The membership card of the Italian, Swiss, or French touring clubs will do much the same thing, and no one should be without them, since membership in either one or all is not difficult or costly. (See Appendix.)
France is the land par excellence for the tourist, whether by road or rail. The art of "le tourisme" has been perfected by the French to even a higher degree than in Switzerland. There are numerous societies, clubs, and associations, from the all-powerful Touring Club de France downward, which are attracting not only the French themselves to many hitherto little-known corners of "la belle France," but strangers from over the frontiers and beyond the seas. These are not the tourists of the conventional kind, but those who seek out the little-worn roads.

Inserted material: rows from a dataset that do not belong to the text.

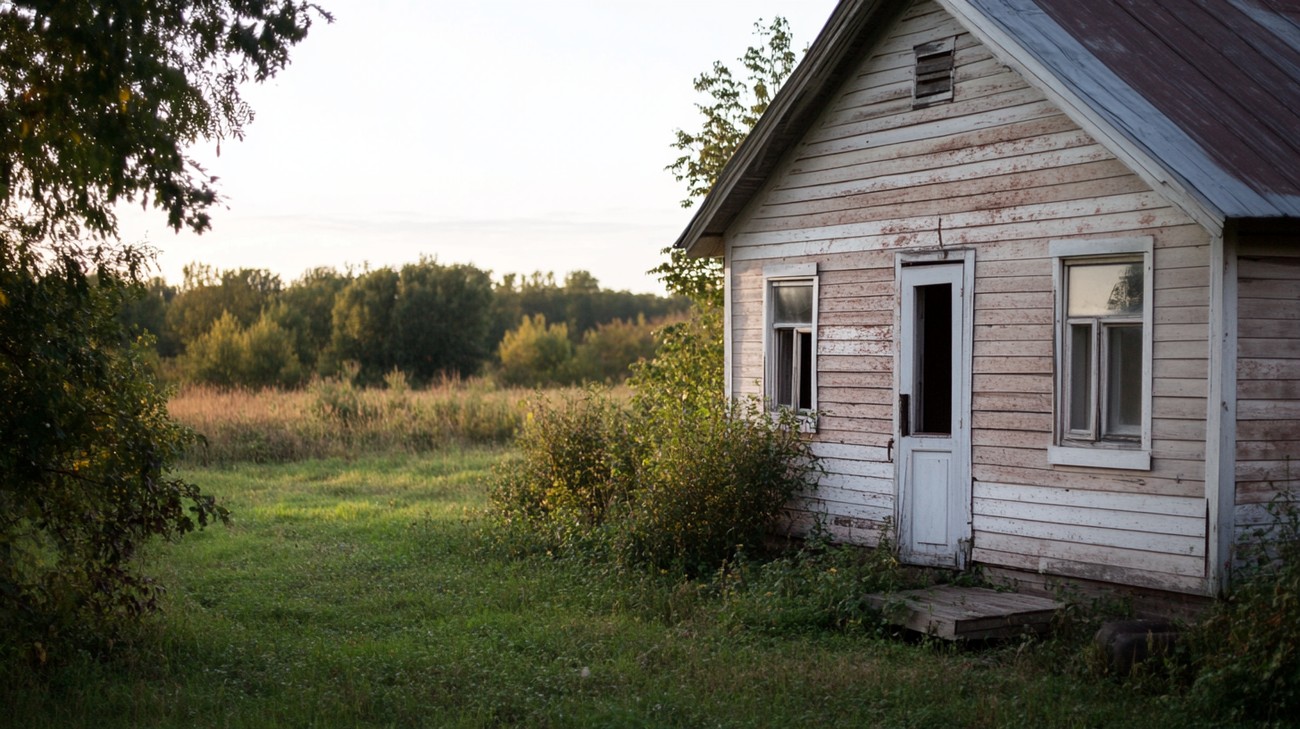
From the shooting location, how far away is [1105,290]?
988 centimetres

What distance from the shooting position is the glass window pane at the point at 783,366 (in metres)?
13.0

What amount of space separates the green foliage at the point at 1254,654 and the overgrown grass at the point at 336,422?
17236mm

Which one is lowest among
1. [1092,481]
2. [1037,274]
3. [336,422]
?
[336,422]

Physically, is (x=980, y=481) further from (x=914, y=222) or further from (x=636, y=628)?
(x=636, y=628)

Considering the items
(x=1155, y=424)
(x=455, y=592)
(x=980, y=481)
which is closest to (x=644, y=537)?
(x=455, y=592)

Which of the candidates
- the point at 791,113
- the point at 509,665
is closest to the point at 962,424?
the point at 791,113

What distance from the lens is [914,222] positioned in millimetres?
11359

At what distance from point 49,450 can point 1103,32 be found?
957 centimetres

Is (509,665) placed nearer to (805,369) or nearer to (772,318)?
(805,369)

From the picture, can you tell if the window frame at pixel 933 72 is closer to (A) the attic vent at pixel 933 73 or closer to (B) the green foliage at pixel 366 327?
(A) the attic vent at pixel 933 73

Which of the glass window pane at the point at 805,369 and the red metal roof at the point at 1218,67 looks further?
the glass window pane at the point at 805,369

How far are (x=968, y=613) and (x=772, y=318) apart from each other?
475 cm

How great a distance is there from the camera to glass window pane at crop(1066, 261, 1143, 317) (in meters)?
9.65

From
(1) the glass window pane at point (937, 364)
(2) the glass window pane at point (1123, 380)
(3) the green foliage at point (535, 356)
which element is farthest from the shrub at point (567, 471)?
(3) the green foliage at point (535, 356)
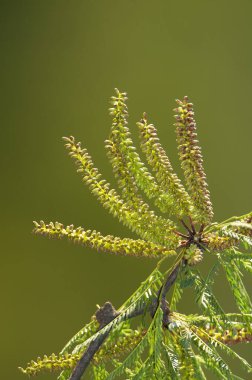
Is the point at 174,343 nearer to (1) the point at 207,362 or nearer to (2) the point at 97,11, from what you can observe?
(1) the point at 207,362

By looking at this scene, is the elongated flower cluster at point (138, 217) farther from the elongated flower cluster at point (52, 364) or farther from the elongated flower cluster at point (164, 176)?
the elongated flower cluster at point (52, 364)

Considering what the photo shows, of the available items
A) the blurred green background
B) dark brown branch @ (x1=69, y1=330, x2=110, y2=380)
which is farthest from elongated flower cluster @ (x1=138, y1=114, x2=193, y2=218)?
the blurred green background

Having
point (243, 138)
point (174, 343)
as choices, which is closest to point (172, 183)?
point (174, 343)

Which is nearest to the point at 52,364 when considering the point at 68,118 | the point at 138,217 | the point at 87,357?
the point at 87,357

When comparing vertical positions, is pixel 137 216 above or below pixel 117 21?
below

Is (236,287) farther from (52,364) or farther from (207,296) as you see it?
(52,364)

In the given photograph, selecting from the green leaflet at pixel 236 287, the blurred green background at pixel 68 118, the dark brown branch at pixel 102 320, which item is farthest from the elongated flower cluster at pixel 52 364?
the blurred green background at pixel 68 118
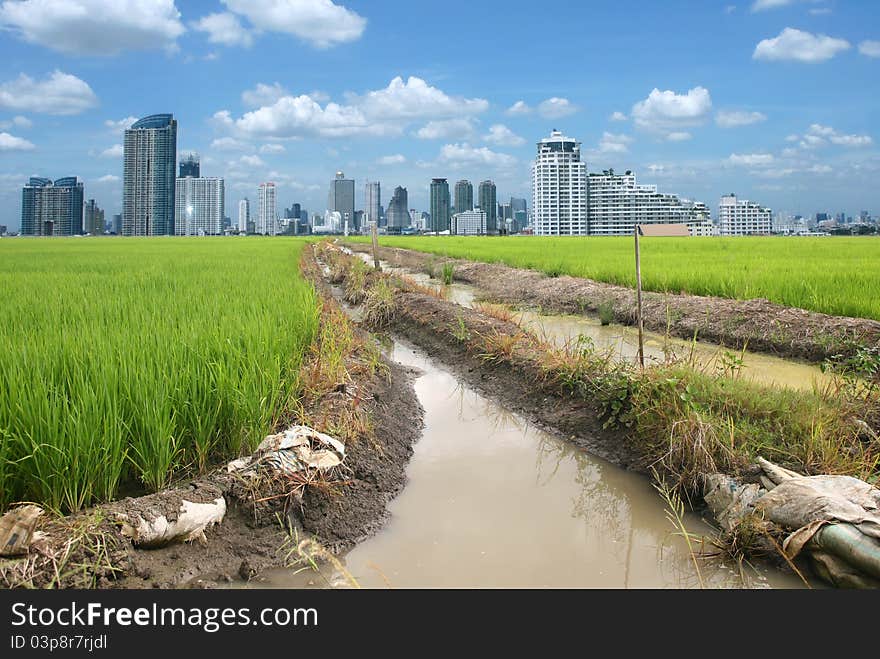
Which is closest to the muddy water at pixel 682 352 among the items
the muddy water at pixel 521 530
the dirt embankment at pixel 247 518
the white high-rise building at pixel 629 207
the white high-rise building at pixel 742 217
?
the muddy water at pixel 521 530

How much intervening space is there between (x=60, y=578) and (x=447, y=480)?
82.5 inches

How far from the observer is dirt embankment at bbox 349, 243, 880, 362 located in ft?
21.2

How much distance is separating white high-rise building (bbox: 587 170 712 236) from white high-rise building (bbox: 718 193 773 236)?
2436 centimetres

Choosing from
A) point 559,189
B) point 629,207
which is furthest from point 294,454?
point 559,189

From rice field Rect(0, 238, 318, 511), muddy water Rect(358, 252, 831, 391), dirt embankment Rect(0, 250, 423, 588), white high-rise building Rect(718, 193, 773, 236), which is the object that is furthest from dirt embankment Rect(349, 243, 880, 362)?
white high-rise building Rect(718, 193, 773, 236)

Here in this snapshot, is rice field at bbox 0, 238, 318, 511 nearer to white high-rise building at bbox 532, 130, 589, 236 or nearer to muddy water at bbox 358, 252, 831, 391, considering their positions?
muddy water at bbox 358, 252, 831, 391

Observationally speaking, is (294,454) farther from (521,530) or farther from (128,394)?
(521,530)

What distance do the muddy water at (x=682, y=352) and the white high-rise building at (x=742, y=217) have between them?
93.5 meters

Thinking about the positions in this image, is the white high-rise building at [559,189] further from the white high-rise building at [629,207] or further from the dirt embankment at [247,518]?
the dirt embankment at [247,518]

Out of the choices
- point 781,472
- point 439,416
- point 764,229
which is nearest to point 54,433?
point 439,416

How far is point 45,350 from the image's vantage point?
366 centimetres

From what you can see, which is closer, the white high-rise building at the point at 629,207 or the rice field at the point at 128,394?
the rice field at the point at 128,394

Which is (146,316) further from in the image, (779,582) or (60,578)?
(779,582)

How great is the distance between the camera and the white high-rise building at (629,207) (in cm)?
3506
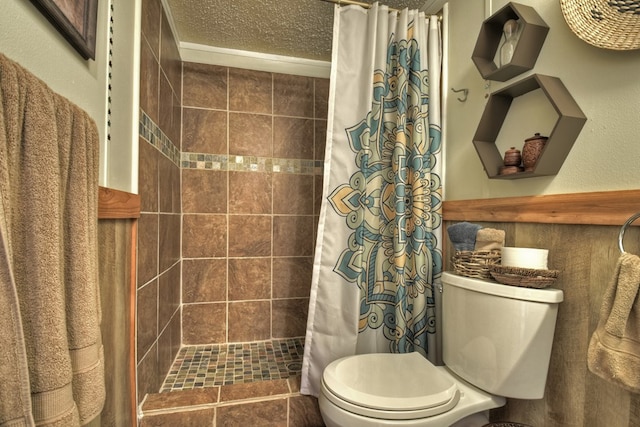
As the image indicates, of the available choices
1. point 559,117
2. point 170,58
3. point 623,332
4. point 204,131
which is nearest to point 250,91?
point 204,131

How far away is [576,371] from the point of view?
0.93 metres

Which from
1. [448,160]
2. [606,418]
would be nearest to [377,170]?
[448,160]

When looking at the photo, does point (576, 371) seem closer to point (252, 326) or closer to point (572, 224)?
point (572, 224)

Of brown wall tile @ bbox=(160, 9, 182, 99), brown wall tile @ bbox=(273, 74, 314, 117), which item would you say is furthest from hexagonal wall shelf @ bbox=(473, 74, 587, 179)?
brown wall tile @ bbox=(160, 9, 182, 99)

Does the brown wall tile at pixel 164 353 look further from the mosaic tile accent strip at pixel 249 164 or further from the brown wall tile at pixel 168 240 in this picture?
the mosaic tile accent strip at pixel 249 164

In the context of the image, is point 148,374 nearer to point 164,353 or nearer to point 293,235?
point 164,353

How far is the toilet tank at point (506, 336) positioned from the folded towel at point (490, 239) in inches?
5.3

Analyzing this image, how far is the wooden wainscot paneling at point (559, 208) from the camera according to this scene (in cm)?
81

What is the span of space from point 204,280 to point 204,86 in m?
1.30

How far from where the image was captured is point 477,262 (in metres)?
1.11

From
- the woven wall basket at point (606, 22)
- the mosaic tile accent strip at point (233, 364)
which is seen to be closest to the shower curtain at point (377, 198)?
the mosaic tile accent strip at point (233, 364)

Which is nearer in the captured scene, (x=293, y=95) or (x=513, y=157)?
(x=513, y=157)

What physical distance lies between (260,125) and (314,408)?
67.9 inches

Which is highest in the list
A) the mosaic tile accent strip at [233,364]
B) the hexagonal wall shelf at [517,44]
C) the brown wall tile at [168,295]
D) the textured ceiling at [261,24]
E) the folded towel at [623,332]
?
the textured ceiling at [261,24]
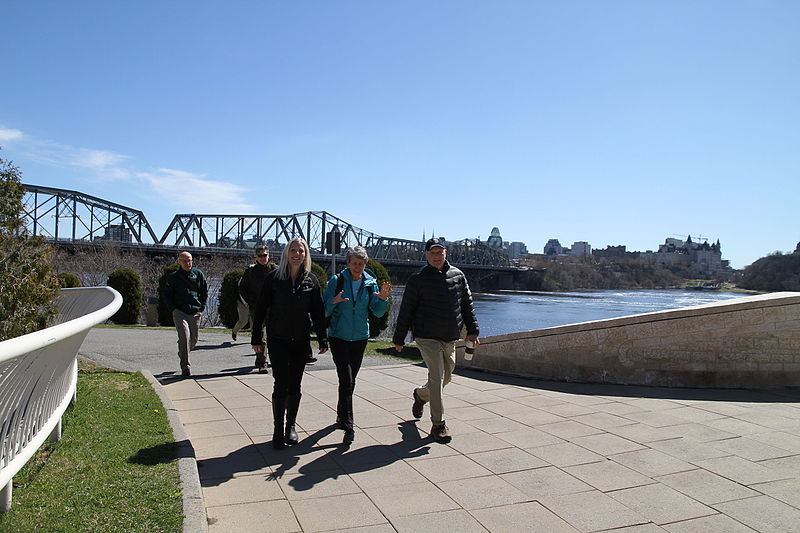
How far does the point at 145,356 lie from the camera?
1054cm

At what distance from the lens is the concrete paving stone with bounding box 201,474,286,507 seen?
3992mm

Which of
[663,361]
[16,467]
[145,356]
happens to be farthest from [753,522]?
[145,356]

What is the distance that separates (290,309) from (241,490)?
151cm

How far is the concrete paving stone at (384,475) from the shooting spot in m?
4.32

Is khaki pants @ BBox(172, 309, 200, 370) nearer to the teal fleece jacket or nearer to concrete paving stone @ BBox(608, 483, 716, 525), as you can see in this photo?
the teal fleece jacket

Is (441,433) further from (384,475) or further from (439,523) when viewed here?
(439,523)

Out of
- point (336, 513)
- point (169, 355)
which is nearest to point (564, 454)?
point (336, 513)

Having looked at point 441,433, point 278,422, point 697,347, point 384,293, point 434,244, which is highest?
point 434,244

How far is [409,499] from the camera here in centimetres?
401

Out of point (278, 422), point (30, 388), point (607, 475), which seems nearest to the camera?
point (30, 388)

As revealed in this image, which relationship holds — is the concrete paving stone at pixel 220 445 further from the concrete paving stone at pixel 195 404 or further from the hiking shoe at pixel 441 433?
the hiking shoe at pixel 441 433

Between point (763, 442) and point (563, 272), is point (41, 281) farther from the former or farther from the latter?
point (563, 272)

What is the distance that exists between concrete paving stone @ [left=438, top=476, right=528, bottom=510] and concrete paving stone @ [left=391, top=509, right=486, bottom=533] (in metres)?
0.16

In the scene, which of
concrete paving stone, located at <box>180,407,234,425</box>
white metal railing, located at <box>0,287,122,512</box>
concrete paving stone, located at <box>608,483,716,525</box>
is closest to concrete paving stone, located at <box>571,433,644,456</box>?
concrete paving stone, located at <box>608,483,716,525</box>
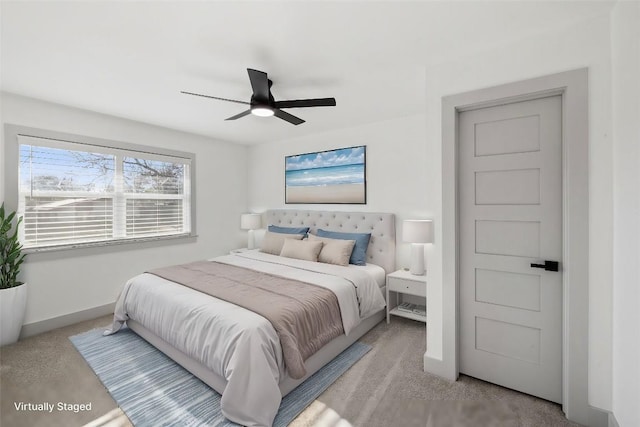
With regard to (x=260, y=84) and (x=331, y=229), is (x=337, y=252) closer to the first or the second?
(x=331, y=229)

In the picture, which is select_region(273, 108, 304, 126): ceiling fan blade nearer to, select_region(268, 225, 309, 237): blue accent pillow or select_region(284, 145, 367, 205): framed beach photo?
select_region(284, 145, 367, 205): framed beach photo

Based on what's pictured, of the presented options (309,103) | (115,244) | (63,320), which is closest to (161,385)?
(63,320)

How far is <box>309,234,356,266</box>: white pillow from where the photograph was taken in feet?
11.4

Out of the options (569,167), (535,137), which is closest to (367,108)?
(535,137)

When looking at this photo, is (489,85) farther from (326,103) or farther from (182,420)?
(182,420)

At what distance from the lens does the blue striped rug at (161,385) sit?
1850 mm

It is possible to do this if one travels intelligently by rail, but it is a great deal more satisfactorily done if one goes by road.
Here and there, scattered all over France, in Dauphiné, in Savoie, and in the Pyrenees, one finds powerful "Syndicats d'Initiative," which not only care for the tourist, but bring pressure to bear on the hotel-keeper and local authorities to provide something in the way of improvements, where they are needed, to make a roadway safe, or to restore a historical site or monument.
In the Pyrenees, and in the Alps of Savoie and Dauphiné, one finds everywhere the insignia of the "Club-Alpin Français," which caters with information, etc., not only to the mountain-climber, but to the automobilist and the general tourist as well.
More powerful and effective than all – more so even than the famous Automobile Club de France – is the great Touring Club de France, which, with the patronage of the President of the Republic, and the influence of more than a hundred thousand members, is something more than a mere touring club.
In the fourteen years of its existence not only has the Touring Club de France helped the tourist find his way about, but also has taken a leading part in the clearing away of the debris in many a moss-grown ruin and making of it a historical monument as pleasing to view as Jumièges on the Seine, or world-famed Les Baux in Provence.
It has appointed itself the special guardian of roads and roadways, so far as the placing of signboards along the many important lines of communication is concerned; it has been the means of having dug up untold kilometres of Renaissance pavement; has made, almost at its own expense, a magnificent forty-kilometre road known as the Corniche de l'Esterel; and has given the backward innkeeper such a shock that he has at last waked up to the needs of the twentieth-century traveller. All this is something for a touring organization to have accomplished, and when one can become a part and parcel of this great organization, and a sharer in the special advantages which it has to offer to its members for the absurdly small sum of five francs per annum, the marvel is that it has not half a million members instead of a hundred thousand.